Cliff Waldman, economist for the Manufacturers Alliance/MAPI, is far less sanguine about the recent manufacturing data.

Waldman asserts that ISM's June purchasing managers index "provides further evidence that U.S. manufacturing growth is slowing amidst a struggling U.S. expansion and clear signs of moderation in the global economy."

"The overall index rebounded only modestly from a sharp fall in May, indicating that while the supply chain disruptions from the Japanese disaster have impacted manufacturing growth in recent months, a more fundamental slowdown is underway," Waldman says.

Waldman is particularly disheartened by the backlog of orders index -- one of 11 indices in ISM's monthly manufacturing report -- which slipped from 50.5 in May to 49.0 in June.
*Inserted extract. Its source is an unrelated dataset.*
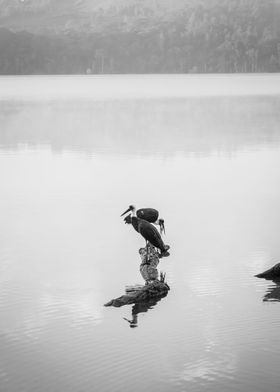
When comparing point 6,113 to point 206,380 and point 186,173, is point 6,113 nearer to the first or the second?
point 186,173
Waldman asserts that the drop points to "what will likely be moderate factory-sector activity in the months ahead."

Indeed, there's plenty of reason for manufacturers to be cautiously optimistic -- emphasis on "cautiously."

The biggest reason is the specter of rising commodity prices.

In McGladrey's spring survey of manufacturing executives, 90% of respondents said they expected their raw-materials costs to go up, Kurek notes.

With consumer confidence still wobbly, manufacturers are grappling with the difficult decision of whether or not to pass those price increases onto their customers, Kurek says.

Durable-Goods Sector Getting Stronger

Manufacturers, Moutray agrees, will be keeping a close eye on commodity and energy prices, "and inflation in general."

They'll also be watching what happens in Washington, D.C. -- where the debt crisis has taken center stage -- "with a little bit of wonder."

Still, Moutray is encouraged by what he's seeing, particularly in the comeback of the auto industry and others in the durable-goods manufacturing sector.

In May, new orders for durable goods increased 1.9% to $195.6 billion, after a 2.7% decline in April, according to the latest data from the U.S. Census Bureau.

"The growth in durable goods really is what has helped lead the recovery so far since December 2009," Moutray says. "And if that sector can recover, then obviously that's a good sign for the second half of the year."